On the other hand it's nice to see a brazenly unapologetic Marxist, rather
than the milquetoast, watered-down socialists the media normally present.

------
ironchief
I'd watch Oh Dearism II first [1] as it's only 5 minutes long. Then read
Sarkov's "Without Sky"[2]. These two pieces of information are the best way to
ground yourself against both "news" and apathy.

2014 - "Things are increasingly chaotic, along with the reporting of the
events in the culture of 24-7 rolling news, sound-byte feeds and the Internet.
The result, as we see, is not a coherent public understanding of these complex
events, but more a profound mass-confusion, with discourse destroyed"

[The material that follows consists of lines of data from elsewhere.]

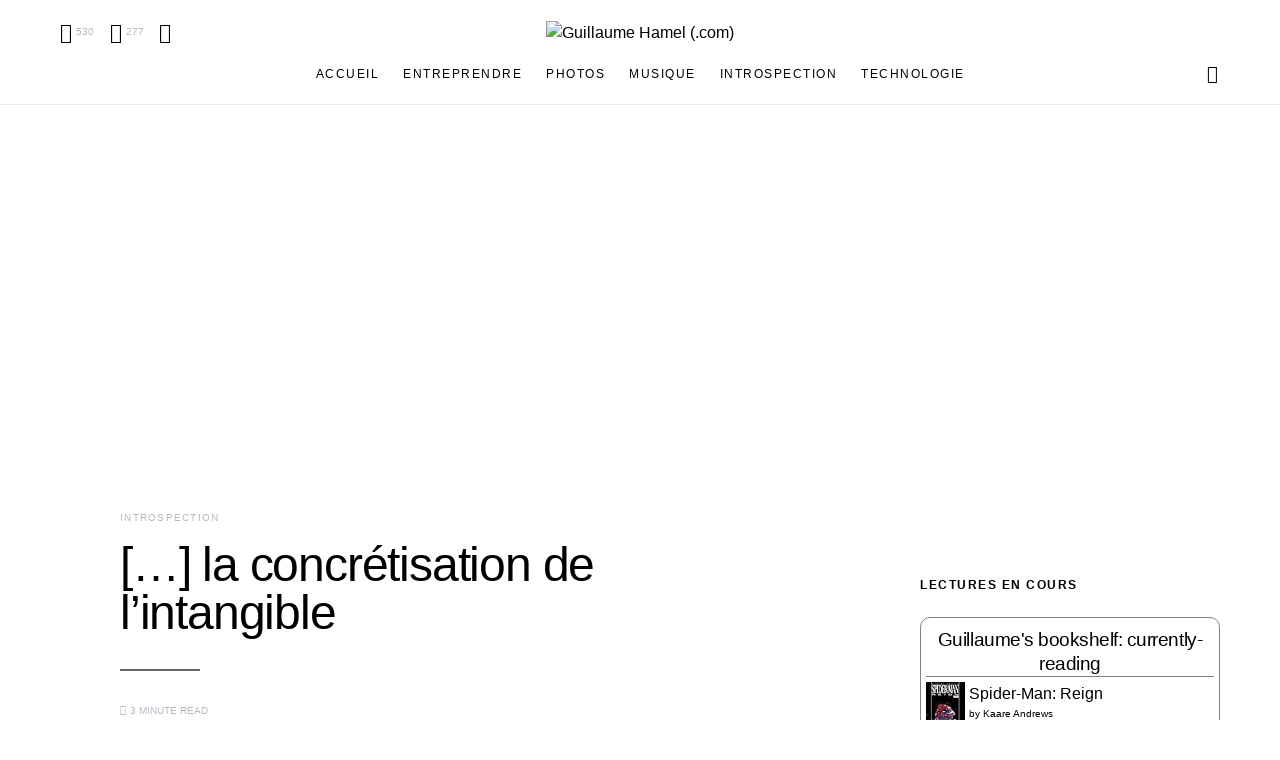

--- FILE ---
content_type: text/javascript; charset=utf-8
request_url: https://www.goodreads.com/review/custom_widget/11694517.Guillaume's%20bookshelf:%20currently-reading?cover_position=left&cover_size=small&num_books=5&order=a&shelf=currently-reading&show_author=1&show_cover=1&show_rating=0&show_review=0&show_tags=0&show_title=1&sort=date_added&widget_bg_color=FFFFFF&widget_bg_transparent=&widget_border_width=1&widget_id=1693282218&widget_text_color=000000&widget_title_size=medium&widget_width=full
body_size: 1146
content:
  var widget_code = '  <div class=\"gr_custom_container_1693282218\">\n    <h2 class=\"gr_custom_header_1693282218\">\n    <a style=\"text-decoration: none;\" rel=\"nofollow\" href=\"https://www.goodreads.com/review/list/11694517-guillaume?shelf=currently-reading&amp;utm_medium=api&amp;utm_source=custom_widget\">Guillaume&#39;s bookshelf: currently-reading<\/a>\n    <\/h2>\n      <div class=\"gr_custom_each_container_1693282218\">\n          <div class=\"gr_custom_book_container_1693282218\">\n            <a title=\"Spider-Man: Reign\" rel=\"nofollow\" href=\"https://www.goodreads.com/review/show/3128220057?utm_medium=api&amp;utm_source=custom_widget\"><img alt=\"Spider-Man: Reign\" border=\"0\" src=\"https://i.gr-assets.com/images/S/compressed.photo.goodreads.com/books/1535101332l/599046._SY75_.jpg\" /><\/a>\n          <\/div>\n          <div class=\"gr_custom_title_1693282218\">\n            <a rel=\"nofollow\" href=\"https://www.goodreads.com/review/show/3128220057?utm_medium=api&amp;utm_source=custom_widget\">Spider-Man: Reign<\/a>\n          <\/div>\n          <div class=\"gr_custom_author_1693282218\">\n            by <a rel=\"nofollow\" href=\"https://www.goodreads.com/author/show/19836016.Kaare_Andrews\">Kaare Andrews<\/a>\n          <\/div>\n      <\/div>\n      <div class=\"gr_custom_each_container_1693282218\">\n          <div class=\"gr_custom_book_container_1693282218\">\n            <a title=\"House of X/Powers of X\" rel=\"nofollow\" href=\"https://www.goodreads.com/review/show/4441453323?utm_medium=api&amp;utm_source=custom_widget\"><img alt=\"House of X/Powers of X\" border=\"0\" src=\"https://i.gr-assets.com/images/S/compressed.photo.goodreads.com/books/1575584673l/45032046._SY75_.jpg\" /><\/a>\n          <\/div>\n          <div class=\"gr_custom_title_1693282218\">\n            <a rel=\"nofollow\" href=\"https://www.goodreads.com/review/show/4441453323?utm_medium=api&amp;utm_source=custom_widget\">House of X/Powers of X<\/a>\n          <\/div>\n          <div class=\"gr_custom_author_1693282218\">\n            by <a rel=\"nofollow\" href=\"https://www.goodreads.com/author/show/356424.Jonathan_Hickman\">Jonathan Hickman<\/a>\n          <\/div>\n      <\/div>\n      <div class=\"gr_custom_each_container_1693282218\">\n          <div class=\"gr_custom_book_container_1693282218\">\n            <a title=\"The Department of Truth, Vol 2: The City Upon a Hill\" rel=\"nofollow\" href=\"https://www.goodreads.com/review/show/4680342811?utm_medium=api&amp;utm_source=custom_widget\"><img alt=\"The Department of Truth, Vol 2: The City Upon a Hill\" border=\"0\" src=\"https://i.gr-assets.com/images/S/compressed.photo.goodreads.com/books/1617080720l/57286502._SX50_.jpg\" /><\/a>\n          <\/div>\n          <div class=\"gr_custom_title_1693282218\">\n            <a rel=\"nofollow\" href=\"https://www.goodreads.com/review/show/4680342811?utm_medium=api&amp;utm_source=custom_widget\">The Department of Truth, Vol 2: The City Upon a Hill<\/a>\n          <\/div>\n          <div class=\"gr_custom_author_1693282218\">\n            by <a rel=\"nofollow\" href=\"https://www.goodreads.com/author/show/6852949.James_Tynion_IV\">James Tynion IV<\/a>\n          <\/div>\n      <\/div>\n      <div class=\"gr_custom_each_container_1693282218\">\n          <div class=\"gr_custom_book_container_1693282218\">\n            <a title=\"Thor: God of Thunder, Vol. 4: The Last Days of Midgard\" rel=\"nofollow\" href=\"https://www.goodreads.com/review/show/4816383253?utm_medium=api&amp;utm_source=custom_widget\"><img alt=\"Thor: God of Thunder, Vol. 4: The Last Days of Midgard\" border=\"0\" src=\"https://i.gr-assets.com/images/S/compressed.photo.goodreads.com/books/1415584950l/19539380._SY75_.jpg\" /><\/a>\n          <\/div>\n          <div class=\"gr_custom_title_1693282218\">\n            <a rel=\"nofollow\" href=\"https://www.goodreads.com/review/show/4816383253?utm_medium=api&amp;utm_source=custom_widget\">Thor: God of Thunder, Vol. 4: The Last Days of Midgard<\/a>\n          <\/div>\n          <div class=\"gr_custom_author_1693282218\">\n            by <a rel=\"nofollow\" href=\"https://www.goodreads.com/author/show/580494.Jason_Aaron\">Jason Aaron<\/a>\n          <\/div>\n      <\/div>\n      <div class=\"gr_custom_each_container_1693282218\">\n          <div class=\"gr_custom_book_container_1693282218\">\n            <a title=\"Eternals\" rel=\"nofollow\" href=\"https://www.goodreads.com/review/show/5466032002?utm_medium=api&amp;utm_source=custom_widget\"><img alt=\"Eternals\" border=\"0\" src=\"https://i.gr-assets.com/images/S/compressed.photo.goodreads.com/books/1400716940l/47694._SY75_.jpg\" /><\/a>\n          <\/div>\n          <div class=\"gr_custom_title_1693282218\">\n            <a rel=\"nofollow\" href=\"https://www.goodreads.com/review/show/5466032002?utm_medium=api&amp;utm_source=custom_widget\">Eternals<\/a>\n          <\/div>\n          <div class=\"gr_custom_author_1693282218\">\n            by <a rel=\"nofollow\" href=\"https://www.goodreads.com/author/show/1221698.Neil_Gaiman\">Neil Gaiman<\/a>\n          <\/div>\n      <\/div>\n  <br style=\"clear: both\"/>\n  <center>\n    <a rel=\"nofollow\" href=\"https://www.goodreads.com/\"><img alt=\"goodreads.com\" style=\"border:0\" src=\"https://s.gr-assets.com/images/widget/widget_logo.gif\" /><\/a>\n  <\/center>\n  <noscript>\n    Share <a rel=\"nofollow\" href=\"https://www.goodreads.com/\">book reviews<\/a> and ratings with Guillaume, and even join a <a rel=\"nofollow\" href=\"https://www.goodreads.com/group\">book club<\/a> on Goodreads.\n  <\/noscript>\n  <\/div>\n'
  var widget_div = document.getElementById('gr_custom_widget_1693282218')
  if (widget_div) {
    widget_div.innerHTML = widget_code
  }
  else {
    document.write(widget_code)
  }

[1][https://thoughtmaybe.com/oh-dearism-2](https://thoughtmaybe.com/oh-
dearism-2)
[2][http://www.bewilderingstories.com/issue582/without_sky.html](http://www.bewilderingstories.com/issue582/without_sky.html)

------
apexalpha
Adam Curtis is, by far, the best documentary maker I know. His origin-of-
terrorism doc "Bitter Lake" gives an insight no one else will.

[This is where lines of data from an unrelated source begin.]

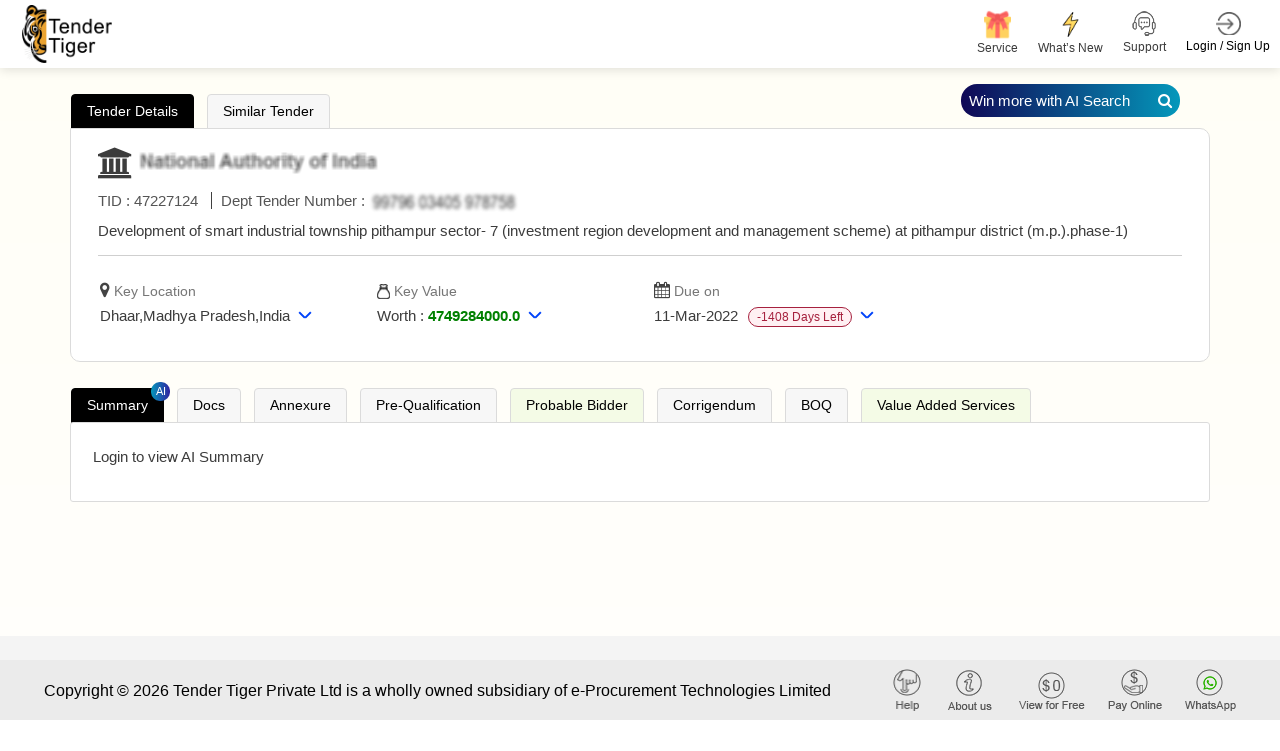

--- FILE ---
content_type: text/css
request_url: https://www.tendertiger.com/assets/css/daterangepickernew.css?v=jKNr3AP1fejA9nkclAcKtJ5IIbeEhzlf7fvI9hiZUI8
body_size: 1522
content:
.daterangepicker.dropdown-menu {
    max-width: none;
}

.daterangepicker.opensleft .ranges, .daterangepicker.opensleft .calendar {
    float: left;
    margin: 4px;
}

.daterangepicker.opensright .ranges, .daterangepicker.opensright .calendar {
    float: right;
    margin: 4px;
}

.daterangepicker .ranges {
    width: 160px;
    text-align: left;

}

    .daterangepicker .ranges .range_inputs > div {
        float: left;
    }

        .daterangepicker .ranges .range_inputs > div:nth-child(2) {
            padding-left: 11px;
        }

.daterangepicker .calendar {
    display: none;
    max-width: 230px;
}

    .daterangepicker .calendar th, .daterangepicker .calendar td {
        font-family: 'Helvetica Neue', Helvetica, Arial, sans-serif;
        white-space: nowrap;
        text-align: center;
    }

.daterangepicker .ranges label {
    color: #333;
    font-size: 11px;
    margin-bottom: 2px;
    text-transform: uppercase;
    text-shadow: 1px 1px 0 #fff;
}

.daterangepicker .ranges input {
    font-size: 14px;
    color: #555;
}

.daterangepicker .ranges ul {
    list-style: none;
    margin: 0;
    padding: 0;
}

.daterangepicker .ranges li {
    font-size: 13px;
    background: #f5f5f5;
    border: 1px solid #f5f5f5;
    color: #08c;
    padding: 3px 12px;
    margin-bottom: 8px;
    -webkit-border-radius: 5px;
    -moz-border-radius: 5px;
    border-radius: 5px;
    cursor: pointer;
}

    .daterangepicker .ranges li.active, .daterangepicker .ranges li:hover {
        background: #08c;
        border: 1px solid #08c;
        color: #fff;
    }

.daterangepicker .calendar {
    border: 1px solid #ddd;
    padding: 4px;
    border-radius: 4px;
    background: #fff;
}

.daterangepicker {
    position: absolute;
    background: #fff;
    top: 100px;
    left: 20px;
    padding: 4px;
    margin-top: 1px;
    -webkit-border-radius: 4px;
    -moz-border-radius: 4px;
    border-radius: 4px;
}

    .daterangepicker.opensleft:before {
        position: absolute;
        top: -7px;
        right: 9px;
        display: inline-block;
        border-right: 7px solid transparent;
        border-bottom: 7px solid #ccc;
        border-left: 7px solid transparent;
        border-bottom-color: rgba(0, 0, 0, 0.2);
        content: '';
    }

    .daterangepicker.opensleft:after {
        position: absolute;
        top: -6px;
        right: 10px;
        display: inline-block;
        border-right: 6px solid transparent;
        border-bottom: 6px solid #fff;
        border-left: 6px solid transparent;
        content: '';
    }

    .daterangepicker.opensright:before {
        position: absolute;
        top: -7px;
        left: 9px;
        display: inline-block;
        border-right: 7px solid transparent;
        border-bottom: 7px solid #ccc;
        border-left: 7px solid transparent;
        border-bottom-color: rgba(0, 0, 0, 0.2);
        content: '';
    }

    .daterangepicker.opensright:after {
        position: absolute;
        top: -6px;
        left: 10px;
        display: inline-block;
        border-right: 6px solid transparent;
        border-bottom: 6px solid #fff;
        border-left: 6px solid transparent;
        content: '';
    }

    .daterangepicker table {
        width: 100%;
        margin: 0;
    }

    .daterangepicker td, .daterangepicker th {
        text-align: center;
        width: 20px;
        height: 20px;
        -webkit-border-radius: 4px;
        -moz-border-radius: 4px;
        border-radius: 4px;
        cursor: pointer;
        white-space: nowrap;
        font-size: 14px;
    }

        .daterangepicker td.off {
            color: #999;
        }

        .daterangepicker td.disabled {
            color: #999;
        }

        .daterangepicker td.available:hover, .daterangepicker th.available:hover {
            background: #eee;
        }

        .daterangepicker td.in-range {
            background: #ffebea;
            -webkit-border-radius: 0;
            -moz-border-radius: 0;
            border-radius: 0;
        }

        .daterangepicker td.active, .daterangepicker td.active:hover {
            background-color: #a5233d;
            /*background-image: -moz-linear-gradient(top, #0088cc, #0044cc);
            background-image: -ms-linear-gradient(top, #0088cc, #0044cc);
            background-image: -webkit-gradient(linear, 0 0, 0 100%, from(#0088cc), to(#0044cc));
            background-image: -webkit-linear-gradient(top, #0088cc, #0044cc);
            background-image: -o-linear-gradient(top, #0088cc, #0044cc);
            background-image: linear-gradient(top, #0088cc, #0044cc);*/
            background-repeat: repeat-x;
            filter: progid:DXImageTransform.Microsoft.gradient(startColorstr='#0088cc', endColorstr='#0044cc', GradientType=0);
            border-color: #0044cc #0044cc #002a80;
            border-color: rgba(0, 0, 0, 0.1) rgba(0, 0, 0, 0.1) rgba(0, 0, 0, 0.25);
            filter: progid:DXImageTransform.Microsoft.gradient(enabled = false);
            color: #fff;
            text-shadow: 0 -1px 0 rgba(0, 0, 0, 0.25);
        }

        .daterangepicker td.week, .daterangepicker th.week {
            font-size: 80%;
            color: #ccc;
        }

    .daterangepicker select.monthselect, .daterangepicker select.yearselect {
        font-size: 12px;
        padding: 1px;
        height: auto;
        margin: 0;
        cursor: default;
    }

    .daterangepicker select.monthselect {
        margin-right: 2%;
        width: 56%;
    }

    .daterangepicker select.yearselect {
        width: 40%;
    }
    @media screen and (max-width: 653px) {
        .daterangepicker .ranges {
            padding: 10px;
        }
        }






.daterangepicker.dropdown-menu {
    max-width: none;
     
}

.daterangepicker.opensleft:before {
    display: none;
}

.daterangepicker.opensleft .ranges, .daterangepicker.opensleft .calendar {
    float: left;
    margin: 4px;
    width: 200px;
    background: #fff;
}
.daterangepicker_end_input {
    display: grid;
    margin-bottom: 5px;
}
.daterangepicker_start_input {
    display: grid;
}
.daterangepicker_end_input input {
    border: 1px solid #ccc;
}

.daterangepicker_start_input input {
    border: 1px solid #ccc;
}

Hypernormalisation is, also because it is simply the most recent, his best
docu imho. If you liked this, take a look at The Century of the Self as well.

------
dandare
In my book this is a post-truth for the left. All my hip friends shared this
on FB months ago. Hypnotizing voice, amazing imagery, cool music, selective
facts, far fetched conclusions, simplifications dressed as induction. Thanks
but no thanks.

------
lunchladydoris
This was mentioned here a couple weeks ago. I watched it and his previous
film, Bitter Lake, in quick succession. Both were really interesting and well
worth the time.

------
callesgg
Lack of sources and many unverifiable claims about peoples intentions and
interpretations of situations.

But it is and interesting view of the described events.